━━━━━ Data to process ━━━━━

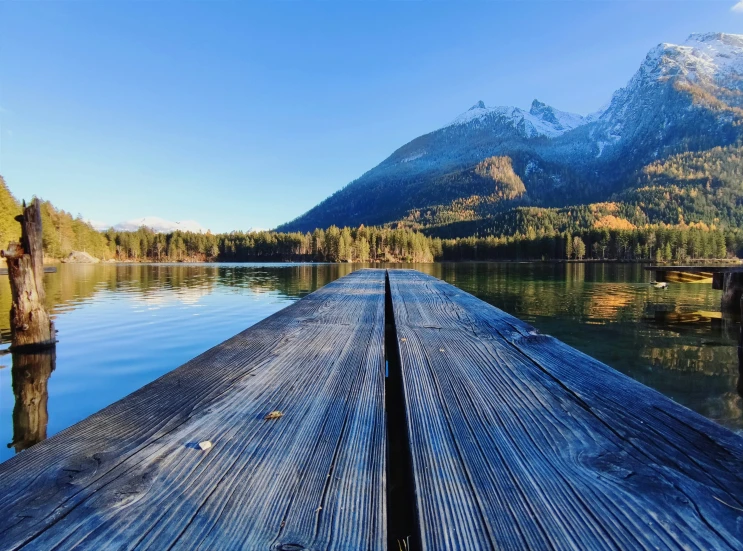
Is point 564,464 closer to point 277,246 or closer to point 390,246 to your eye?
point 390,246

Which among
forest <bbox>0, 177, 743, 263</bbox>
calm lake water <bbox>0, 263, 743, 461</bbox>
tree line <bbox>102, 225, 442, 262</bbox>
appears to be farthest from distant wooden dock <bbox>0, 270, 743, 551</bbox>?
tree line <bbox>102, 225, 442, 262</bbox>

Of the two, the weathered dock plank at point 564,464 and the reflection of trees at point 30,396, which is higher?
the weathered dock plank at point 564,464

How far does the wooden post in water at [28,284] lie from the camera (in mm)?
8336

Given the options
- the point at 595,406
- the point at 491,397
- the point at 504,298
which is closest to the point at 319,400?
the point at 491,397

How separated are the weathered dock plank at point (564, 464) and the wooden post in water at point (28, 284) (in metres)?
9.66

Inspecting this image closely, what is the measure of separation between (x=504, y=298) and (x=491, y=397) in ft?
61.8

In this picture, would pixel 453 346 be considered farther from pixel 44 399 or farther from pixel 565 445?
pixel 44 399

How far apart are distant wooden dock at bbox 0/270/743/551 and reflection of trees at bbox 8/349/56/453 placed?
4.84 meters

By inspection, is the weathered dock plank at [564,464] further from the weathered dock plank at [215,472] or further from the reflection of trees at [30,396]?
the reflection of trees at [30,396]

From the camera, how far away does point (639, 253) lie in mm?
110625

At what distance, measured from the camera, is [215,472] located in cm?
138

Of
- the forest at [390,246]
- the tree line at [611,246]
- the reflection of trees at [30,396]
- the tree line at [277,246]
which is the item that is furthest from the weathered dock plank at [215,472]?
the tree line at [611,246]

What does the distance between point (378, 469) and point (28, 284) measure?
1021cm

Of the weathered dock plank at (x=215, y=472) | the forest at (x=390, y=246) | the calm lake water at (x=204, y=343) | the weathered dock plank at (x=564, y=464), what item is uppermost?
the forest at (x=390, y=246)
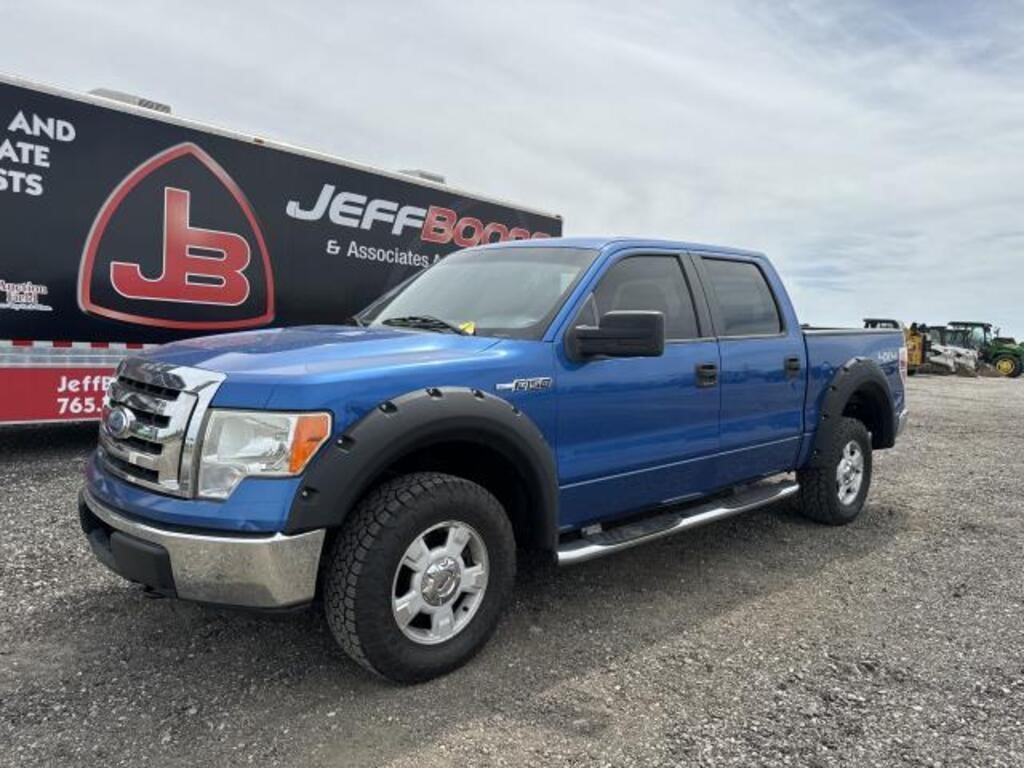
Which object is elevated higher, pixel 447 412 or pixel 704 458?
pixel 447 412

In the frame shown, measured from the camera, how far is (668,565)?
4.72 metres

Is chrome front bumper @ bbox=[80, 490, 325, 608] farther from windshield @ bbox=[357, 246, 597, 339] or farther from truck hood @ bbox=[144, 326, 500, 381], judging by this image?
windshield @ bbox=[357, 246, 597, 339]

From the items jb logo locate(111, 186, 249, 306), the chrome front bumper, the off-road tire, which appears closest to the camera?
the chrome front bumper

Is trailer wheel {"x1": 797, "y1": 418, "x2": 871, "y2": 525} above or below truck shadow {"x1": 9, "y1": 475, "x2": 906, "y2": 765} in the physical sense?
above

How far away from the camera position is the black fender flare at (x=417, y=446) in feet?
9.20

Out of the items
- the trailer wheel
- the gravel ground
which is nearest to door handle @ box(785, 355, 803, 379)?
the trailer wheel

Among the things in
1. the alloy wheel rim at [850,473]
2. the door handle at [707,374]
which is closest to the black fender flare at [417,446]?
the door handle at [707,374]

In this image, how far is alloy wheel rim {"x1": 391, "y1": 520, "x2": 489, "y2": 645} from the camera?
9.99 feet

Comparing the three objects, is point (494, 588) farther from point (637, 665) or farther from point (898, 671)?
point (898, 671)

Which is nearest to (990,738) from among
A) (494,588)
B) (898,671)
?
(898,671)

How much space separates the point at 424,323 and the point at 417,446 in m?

━━━━━

# [Job]
Retype all of the entries above word for word, and leave the pictures out of your copy.

# [The reply]
Is point 564,464 closer to point 277,246 or closer to point 390,246 to your eye?
point 390,246

Which among
forest <bbox>0, 177, 743, 263</bbox>
calm lake water <bbox>0, 263, 743, 461</bbox>
tree line <bbox>102, 225, 442, 262</bbox>
appears to be farthest from distant wooden dock <bbox>0, 270, 743, 551</bbox>?
tree line <bbox>102, 225, 442, 262</bbox>

Of the two, the weathered dock plank at point 564,464 and the reflection of trees at point 30,396, which is higher?
the weathered dock plank at point 564,464

How far does the wooden post in water at [28,284] lie from the camera (in mm)?
8336

Given the options
- the point at 595,406
- the point at 491,397
- the point at 504,298
which is closest to the point at 319,400?
the point at 491,397

How separated are the weathered dock plank at point (564, 464) and the wooden post in water at point (28, 284) (in metres)?
9.66

Inspecting this image closely, what is the measure of separation between (x=504, y=298) and (x=491, y=397) in ft?
61.8

In this picture, would pixel 453 346 be considered farther from pixel 44 399 or farther from pixel 565 445?
pixel 44 399

How far apart are distant wooden dock at bbox 0/270/743/551 and reflection of trees at bbox 8/349/56/453 placed?
4.84 meters

By inspection, is the weathered dock plank at [564,464] further from the weathered dock plank at [215,472] or further from the reflection of trees at [30,396]?
the reflection of trees at [30,396]

From the camera, how far away does point (639, 253) lie in mm?
110625

At what distance, measured from the camera, is [215,472] located in cm?
138

Of
- the forest at [390,246]
- the tree line at [611,246]
- the reflection of trees at [30,396]
- the tree line at [277,246]
which is the item that is furthest from the weathered dock plank at [215,472]?
the tree line at [611,246]

What does the distance between point (378, 469) and point (28, 284) measure?
1021cm

Of the weathered dock plank at (x=215, y=472) | the forest at (x=390, y=246) | the calm lake water at (x=204, y=343) | the weathered dock plank at (x=564, y=464), what item is uppermost?
the forest at (x=390, y=246)
Which object is elevated higher, pixel 447 412 or pixel 704 458?
pixel 447 412

In the frame shown, measured from the camera, how far is (668,565)?
4.72 metres

Is chrome front bumper @ bbox=[80, 490, 325, 608] farther from windshield @ bbox=[357, 246, 597, 339] or farther from truck hood @ bbox=[144, 326, 500, 381], judging by this image?
windshield @ bbox=[357, 246, 597, 339]

From the items jb logo locate(111, 186, 249, 306), the chrome front bumper, the off-road tire, which appears closest to the camera?
the chrome front bumper

Is trailer wheel {"x1": 797, "y1": 418, "x2": 871, "y2": 525} above or below truck shadow {"x1": 9, "y1": 475, "x2": 906, "y2": 765} in the physical sense?
above

How far away from the camera position is the black fender flare at (x=417, y=446) in feet?
9.20

Out of the items
- the trailer wheel
- the gravel ground
which is nearest to door handle @ box(785, 355, 803, 379)?
the trailer wheel

Among the things in
1. the alloy wheel rim at [850,473]
2. the door handle at [707,374]
which is closest to the black fender flare at [417,446]?
the door handle at [707,374]

In this image, how far is alloy wheel rim {"x1": 391, "y1": 520, "x2": 489, "y2": 645} from the camera?
9.99 feet

Comparing the three objects, is point (494, 588) farther from point (637, 665) or farther from point (898, 671)?
point (898, 671)

Which is nearest to (990,738) from among
A) (494,588)
B) (898,671)
?
(898,671)

How much space separates the point at 424,323 and the point at 417,446 in m?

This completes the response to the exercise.